Die Tatsache, dass Lara früher ohne Arbeitserlaubnis in den USA E-Mails verschickt und Online-Lektionen mit Schülern aus verschiedenen Ländern abgehalten hat, rechtfertigt das Verhalten der Behörden laut Ronc in keiner Weise. Erstens sei Lara von den amerikanischen Behörden nie vorgeworfen worden, in der Vergangenheit während ihrer Ferien in den USA gearbeitet zu haben.

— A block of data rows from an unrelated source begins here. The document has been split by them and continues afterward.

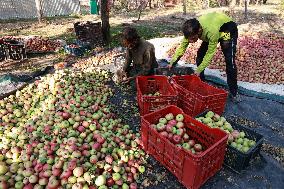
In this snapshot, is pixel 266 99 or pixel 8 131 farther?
pixel 266 99

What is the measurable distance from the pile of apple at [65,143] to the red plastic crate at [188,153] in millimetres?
370

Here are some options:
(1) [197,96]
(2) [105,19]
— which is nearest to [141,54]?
(1) [197,96]

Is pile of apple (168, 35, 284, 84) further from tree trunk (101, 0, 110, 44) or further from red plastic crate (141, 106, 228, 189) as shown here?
tree trunk (101, 0, 110, 44)

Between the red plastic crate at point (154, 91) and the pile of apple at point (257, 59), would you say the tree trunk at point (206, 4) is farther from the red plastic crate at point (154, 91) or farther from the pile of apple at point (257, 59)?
the red plastic crate at point (154, 91)

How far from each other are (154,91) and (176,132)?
62.2 inches

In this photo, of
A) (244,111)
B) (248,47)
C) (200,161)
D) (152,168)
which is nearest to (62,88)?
(152,168)

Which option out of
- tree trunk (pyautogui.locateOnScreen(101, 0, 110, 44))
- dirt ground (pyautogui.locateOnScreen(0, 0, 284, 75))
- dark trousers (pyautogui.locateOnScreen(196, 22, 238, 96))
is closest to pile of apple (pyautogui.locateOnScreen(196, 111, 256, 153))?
dark trousers (pyautogui.locateOnScreen(196, 22, 238, 96))

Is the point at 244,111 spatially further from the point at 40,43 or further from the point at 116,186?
the point at 40,43

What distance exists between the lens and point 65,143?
3916 millimetres

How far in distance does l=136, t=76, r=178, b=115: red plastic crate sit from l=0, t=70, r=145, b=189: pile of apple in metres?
0.53

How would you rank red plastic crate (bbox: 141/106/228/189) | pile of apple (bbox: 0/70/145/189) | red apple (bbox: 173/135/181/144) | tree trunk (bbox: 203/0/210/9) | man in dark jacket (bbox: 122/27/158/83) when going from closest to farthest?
red plastic crate (bbox: 141/106/228/189)
pile of apple (bbox: 0/70/145/189)
red apple (bbox: 173/135/181/144)
man in dark jacket (bbox: 122/27/158/83)
tree trunk (bbox: 203/0/210/9)

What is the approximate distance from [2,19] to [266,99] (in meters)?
16.3

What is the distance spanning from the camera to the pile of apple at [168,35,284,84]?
6852 mm

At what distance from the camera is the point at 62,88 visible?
5.48 meters
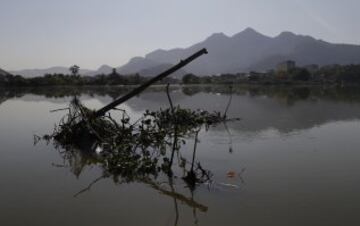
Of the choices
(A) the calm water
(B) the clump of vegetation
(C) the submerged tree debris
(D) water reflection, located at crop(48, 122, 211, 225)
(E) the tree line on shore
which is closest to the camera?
(A) the calm water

Zweitens wäre das eine Frage des Strafrechts, nicht der Grenzkontrolle. «Nichts am Verhalten von Lara rechtfertigt die Behandlung, die sie durch die amerikanischen Behörden erdulden musste.»

Dass weitere Schweizer bei ihrer Einreise in die USA die gleiche Willkür erleben wie Lara, hält Ronc für wahrscheinlich. «Darum wäre es wichtig, dass das EDA entsprechende Empfehlungen gibt: keine Arbeitsgeräte wie Laptops mitführen und das Smartphone auf potenziell problematische Inhalte prüfen. Es müsste zudem konkret darauf hingewiesen werden, dass die Rechtsanwendung durch Grenzbeamte in den USA unberechenbar geworden ist. Was Lara erlebt hat, könnte jeder Person widerfahren.»

* Laras Identität ist der NZZ bekannt. Sie möchte anonym bleiben, um zu einem späteren Zeitpunkt und mit Visum allenfalls wieder in die USA einreisen zu können.